Religion
- Affiliation: Conservative Judaism
- Ecclesiastical or organisational status: Synagogue
- Leadership: Rabbi Ari Isenberg; Rabbi Steven Bayar (Emeritus);
- Status: Active

Location
- Location: Millburn, Essex County, New Jersey
- Country: United States
- Coordinates: 40°43′17″N 74°17′33″W﻿ / ﻿40.7215°N 74.2926°W

Architecture
- Architect: Percival Goodman
- Type: Synagogue
- Style: Modernist
- Established: 1924 (as a congregation)
- Completed: 1951

Website
- cbi-nj.org

= Congregation B'nai Israel (Millburn, New Jersey) =

Conservative Jewish synagogue in New Jersey, US

B'nai Israel is an architecturally notable Conservative Jewish congregation and synagogue in Millburn, Essex County, New Jersey, in the United States.

== History ==
Founded in 1924, the congregation hired Max Gruenewald as rabbi in 1946. He had been the rabbi of the Haupt Synagogue in Mannheim, Germany when it was destroyed during the Kristallnacht pogrom of 1938. In 1950, two stones from the Haupt Synagogue were retrieved and placed in the walls of the sanctuary. Rabbi Gruenewald served the congregation until his 1970 retirement, and also ran the Leo Baeck Institutes in New York, London, and Jerusalem.

As of August 2020, the rabbi is Ari Isenberg and the cantor is Lorna Wallach. Steven Bayar is Rabbi Emeritus.

== Synagogue building ==
Percival Goodman's design for B'nai Israel, constructed in 1951, has been called "the first truly modern synagogue", and "a revolutionary moment in American synagogue design." Goodman became known for his integration of modern sculpture and art into modernist buildings.

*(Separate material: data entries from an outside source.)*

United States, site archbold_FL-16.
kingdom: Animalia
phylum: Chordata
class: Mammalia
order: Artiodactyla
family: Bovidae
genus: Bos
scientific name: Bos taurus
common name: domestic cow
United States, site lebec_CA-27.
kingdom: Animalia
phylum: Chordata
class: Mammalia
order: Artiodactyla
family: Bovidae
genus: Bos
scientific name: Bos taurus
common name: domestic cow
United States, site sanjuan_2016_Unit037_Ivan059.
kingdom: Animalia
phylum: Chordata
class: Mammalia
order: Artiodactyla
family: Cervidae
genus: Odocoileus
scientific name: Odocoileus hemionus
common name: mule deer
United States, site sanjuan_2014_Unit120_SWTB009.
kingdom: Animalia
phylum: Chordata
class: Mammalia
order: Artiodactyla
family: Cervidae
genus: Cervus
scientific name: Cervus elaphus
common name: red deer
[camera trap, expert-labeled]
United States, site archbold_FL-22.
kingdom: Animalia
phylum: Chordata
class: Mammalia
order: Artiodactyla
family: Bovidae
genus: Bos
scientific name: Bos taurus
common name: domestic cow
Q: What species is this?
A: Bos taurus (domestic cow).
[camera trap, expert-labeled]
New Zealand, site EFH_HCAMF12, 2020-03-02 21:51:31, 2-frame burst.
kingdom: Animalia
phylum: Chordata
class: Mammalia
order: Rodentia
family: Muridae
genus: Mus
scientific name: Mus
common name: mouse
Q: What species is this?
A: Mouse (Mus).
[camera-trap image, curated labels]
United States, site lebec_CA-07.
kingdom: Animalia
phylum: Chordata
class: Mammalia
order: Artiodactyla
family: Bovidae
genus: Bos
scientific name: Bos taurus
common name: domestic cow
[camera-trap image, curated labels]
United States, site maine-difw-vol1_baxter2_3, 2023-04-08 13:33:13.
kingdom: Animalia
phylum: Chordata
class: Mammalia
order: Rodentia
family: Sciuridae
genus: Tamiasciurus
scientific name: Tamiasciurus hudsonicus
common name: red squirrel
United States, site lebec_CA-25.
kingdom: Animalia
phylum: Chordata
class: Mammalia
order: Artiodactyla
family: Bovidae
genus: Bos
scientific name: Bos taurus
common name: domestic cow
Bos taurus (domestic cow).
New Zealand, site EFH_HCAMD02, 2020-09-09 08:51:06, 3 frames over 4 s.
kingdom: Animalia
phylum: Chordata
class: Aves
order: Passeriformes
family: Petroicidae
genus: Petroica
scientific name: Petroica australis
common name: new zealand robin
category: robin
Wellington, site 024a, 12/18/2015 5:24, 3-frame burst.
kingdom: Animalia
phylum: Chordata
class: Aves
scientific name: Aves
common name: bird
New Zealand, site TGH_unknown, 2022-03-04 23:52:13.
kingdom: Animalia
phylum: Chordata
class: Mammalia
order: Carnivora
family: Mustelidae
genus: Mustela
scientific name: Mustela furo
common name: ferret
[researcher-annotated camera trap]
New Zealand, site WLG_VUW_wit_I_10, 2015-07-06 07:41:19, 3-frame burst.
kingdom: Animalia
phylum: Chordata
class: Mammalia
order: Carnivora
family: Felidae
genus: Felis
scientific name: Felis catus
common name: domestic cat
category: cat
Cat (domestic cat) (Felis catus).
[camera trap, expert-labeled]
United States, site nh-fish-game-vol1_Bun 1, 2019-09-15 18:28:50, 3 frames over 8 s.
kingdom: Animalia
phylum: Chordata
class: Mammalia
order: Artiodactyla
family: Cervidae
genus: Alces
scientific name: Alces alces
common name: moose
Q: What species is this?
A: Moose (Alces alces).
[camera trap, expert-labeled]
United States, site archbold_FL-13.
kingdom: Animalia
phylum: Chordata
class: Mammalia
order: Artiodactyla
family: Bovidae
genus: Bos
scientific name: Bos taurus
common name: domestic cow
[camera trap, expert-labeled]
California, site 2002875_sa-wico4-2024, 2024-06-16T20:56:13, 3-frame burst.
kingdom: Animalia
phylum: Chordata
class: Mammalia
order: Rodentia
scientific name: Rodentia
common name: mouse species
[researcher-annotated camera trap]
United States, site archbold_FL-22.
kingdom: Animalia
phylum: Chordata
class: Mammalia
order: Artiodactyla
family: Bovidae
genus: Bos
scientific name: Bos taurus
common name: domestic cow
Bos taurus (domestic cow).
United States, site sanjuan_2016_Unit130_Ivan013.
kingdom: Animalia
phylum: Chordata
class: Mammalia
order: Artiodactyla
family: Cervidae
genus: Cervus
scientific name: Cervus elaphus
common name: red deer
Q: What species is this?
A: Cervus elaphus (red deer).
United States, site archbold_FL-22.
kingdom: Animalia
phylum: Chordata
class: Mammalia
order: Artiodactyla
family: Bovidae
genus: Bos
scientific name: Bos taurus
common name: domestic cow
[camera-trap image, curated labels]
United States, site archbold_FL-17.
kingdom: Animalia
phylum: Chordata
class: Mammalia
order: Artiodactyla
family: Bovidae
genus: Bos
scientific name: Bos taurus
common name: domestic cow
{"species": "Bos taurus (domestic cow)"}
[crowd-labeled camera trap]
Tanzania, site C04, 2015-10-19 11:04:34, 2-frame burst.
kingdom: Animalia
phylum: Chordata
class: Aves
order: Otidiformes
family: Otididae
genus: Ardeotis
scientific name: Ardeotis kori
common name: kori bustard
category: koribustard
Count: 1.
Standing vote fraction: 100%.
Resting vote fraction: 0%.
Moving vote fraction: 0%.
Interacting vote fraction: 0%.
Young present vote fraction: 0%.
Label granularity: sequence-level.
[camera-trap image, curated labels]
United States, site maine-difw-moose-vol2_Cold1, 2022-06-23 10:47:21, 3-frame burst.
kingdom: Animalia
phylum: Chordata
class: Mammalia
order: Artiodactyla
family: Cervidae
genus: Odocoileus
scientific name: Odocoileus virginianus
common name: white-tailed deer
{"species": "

Adolph Gottlieb designed the curtain for the Torah Ark, Robert Motherwell designed a mural, and Herbert Ferber created an exterior sculpture for the new building. Goodman's use of cutting-edge artists caused a sensation in the American Jewish community, causing other congregations to rush to commission modernist buildings with works of art by contemporary artists. Motherwell's preparatory study for his mural is in the collection of The Jewish Museum in New York. The Gottlieb-designed curtain for the Torah Ark was stitched by the women of the congregation. Gottlieb's wife supervised the sewing of the curtain, which was made of velvet in two-tiers, with appliqués and metallic thread embroidery. By 1987, the curtain required extensive (and expensive) restoration, and the congregation decided to donate it to the Jewish Museum, which carried out the restoration and displays the curtain in special exhibitions.

In 2009, historic preservationists objected to renovation plans thought likely to negatively impact the building's architectural integrity. The Motherwell and Ferber artworks were taken down for the renovation, and loaned to The Jewish Museum in New York for an exhibition reuniting them with the original Gottlieb curtain.